## Part of a data file
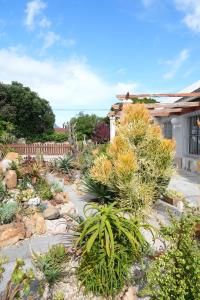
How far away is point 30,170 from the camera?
10094 millimetres

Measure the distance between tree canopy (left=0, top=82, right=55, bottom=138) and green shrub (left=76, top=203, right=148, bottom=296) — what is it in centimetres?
3190

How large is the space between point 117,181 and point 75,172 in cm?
650

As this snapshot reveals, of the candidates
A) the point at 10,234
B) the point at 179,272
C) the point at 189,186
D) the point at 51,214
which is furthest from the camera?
the point at 189,186

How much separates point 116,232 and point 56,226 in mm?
2534

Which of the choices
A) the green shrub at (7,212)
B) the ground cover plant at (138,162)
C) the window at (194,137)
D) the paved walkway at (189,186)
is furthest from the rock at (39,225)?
the window at (194,137)

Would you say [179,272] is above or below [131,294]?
above

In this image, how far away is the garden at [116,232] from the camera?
120 inches

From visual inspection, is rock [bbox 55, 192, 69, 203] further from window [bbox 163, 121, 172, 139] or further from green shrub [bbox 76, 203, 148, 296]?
window [bbox 163, 121, 172, 139]

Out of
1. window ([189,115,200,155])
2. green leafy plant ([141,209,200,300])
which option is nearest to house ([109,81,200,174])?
window ([189,115,200,155])

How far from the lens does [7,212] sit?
6.17 meters

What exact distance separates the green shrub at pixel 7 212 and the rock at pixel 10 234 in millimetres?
319

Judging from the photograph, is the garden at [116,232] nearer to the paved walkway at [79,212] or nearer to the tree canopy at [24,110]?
the paved walkway at [79,212]

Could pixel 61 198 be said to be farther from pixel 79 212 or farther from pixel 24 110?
pixel 24 110

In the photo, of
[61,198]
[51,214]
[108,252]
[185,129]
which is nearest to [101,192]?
[61,198]
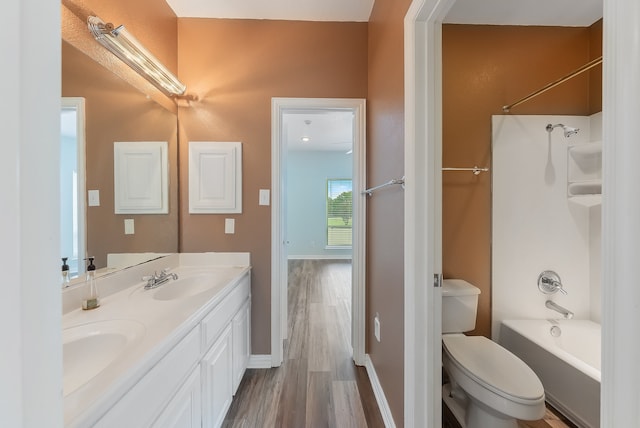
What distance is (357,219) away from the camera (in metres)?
2.13

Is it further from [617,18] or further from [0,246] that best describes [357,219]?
[0,246]

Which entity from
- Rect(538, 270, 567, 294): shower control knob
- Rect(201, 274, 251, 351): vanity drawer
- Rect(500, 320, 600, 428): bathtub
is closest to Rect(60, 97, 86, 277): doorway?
Rect(201, 274, 251, 351): vanity drawer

## WRITTEN PROBLEM
Pictures stay out; retype only the lines from the line containing "Would you say" through the end of the listing, inclusive, exactly as they appear.

## RESULT OF THE TASK
Would you say [179,272] is above or below [131,294]?
above

In this image, how far away is the garden at [116,232] from the camera?
120 inches

From visual inspection, is rock [bbox 55, 192, 69, 203] further from window [bbox 163, 121, 172, 139] or further from green shrub [bbox 76, 203, 148, 296]?
window [bbox 163, 121, 172, 139]

Out of
1. window ([189,115,200,155])
2. green leafy plant ([141,209,200,300])
which option is nearest to house ([109,81,200,174])?
window ([189,115,200,155])

How far from the lens does [7,212] sit?
6.17 meters

What exact distance separates the green shrub at pixel 7 212 and the rock at pixel 10 234 in millimetres?
319

Judging from the photograph, is the garden at [116,232] nearer to the paved walkway at [79,212] or nearer to the tree canopy at [24,110]?
the paved walkway at [79,212]

Could pixel 61 198 be said to be farther from pixel 79 212 or farther from pixel 24 110?
pixel 24 110

In the photo, of
[61,198]
[51,214]
[108,252]
[185,129]
which is nearest to [101,192]?
[61,198]
What distance is (357,219) away from the camera (in metres)?
2.13

Is it further from [617,18] or further from [0,246] that best describes [357,219]?
[0,246]

Which entity from
- Rect(538, 270, 567, 294): shower control knob
- Rect(201, 274, 251, 351): vanity drawer
- Rect(500, 320, 600, 428): bathtub
is closest to Rect(60, 97, 86, 277): doorway?
Rect(201, 274, 251, 351): vanity drawer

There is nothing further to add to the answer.